Task to carry out
Would you restate, exactly as they appear, the lines from the one containing "binary code illustration" through the end of the data below?

Records shown
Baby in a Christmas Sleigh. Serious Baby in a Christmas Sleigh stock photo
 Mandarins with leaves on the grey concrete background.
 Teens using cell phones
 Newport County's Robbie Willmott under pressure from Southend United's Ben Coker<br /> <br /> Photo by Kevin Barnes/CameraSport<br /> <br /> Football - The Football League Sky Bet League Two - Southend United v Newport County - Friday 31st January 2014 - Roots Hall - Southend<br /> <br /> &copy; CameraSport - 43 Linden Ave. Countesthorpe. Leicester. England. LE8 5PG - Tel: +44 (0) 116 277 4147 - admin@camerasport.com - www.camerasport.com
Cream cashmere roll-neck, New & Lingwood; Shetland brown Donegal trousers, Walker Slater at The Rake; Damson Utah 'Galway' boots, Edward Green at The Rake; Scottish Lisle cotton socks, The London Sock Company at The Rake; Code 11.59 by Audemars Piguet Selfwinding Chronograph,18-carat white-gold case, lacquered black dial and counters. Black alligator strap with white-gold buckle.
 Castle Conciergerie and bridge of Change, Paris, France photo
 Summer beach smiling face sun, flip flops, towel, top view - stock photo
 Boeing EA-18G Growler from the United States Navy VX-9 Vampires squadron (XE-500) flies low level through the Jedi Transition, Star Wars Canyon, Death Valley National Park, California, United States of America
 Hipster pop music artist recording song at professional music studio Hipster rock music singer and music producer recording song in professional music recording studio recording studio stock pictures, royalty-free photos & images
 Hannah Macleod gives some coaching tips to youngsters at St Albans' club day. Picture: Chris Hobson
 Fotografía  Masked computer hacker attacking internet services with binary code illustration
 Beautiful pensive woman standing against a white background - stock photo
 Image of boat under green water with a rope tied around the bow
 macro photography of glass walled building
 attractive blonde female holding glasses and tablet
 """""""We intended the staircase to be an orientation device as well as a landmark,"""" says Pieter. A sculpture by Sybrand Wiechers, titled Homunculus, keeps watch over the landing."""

Reply to the exercise
 Fotografía  Masked computer hacker attacking internet services with binary code illustration
 Beautiful pensive woman standing against a white background - stock photo
 Image of boat under green water with a rope tied around the bow
 macro photography of glass walled building
 attractive blonde female holding glasses and tablet
 """""""We intended the staircase to be an orientation device as well as a landmark,"""" says Pieter. A sculpture by Sybrand Wiechers, titled Homunculus, keeps watch over the landing."""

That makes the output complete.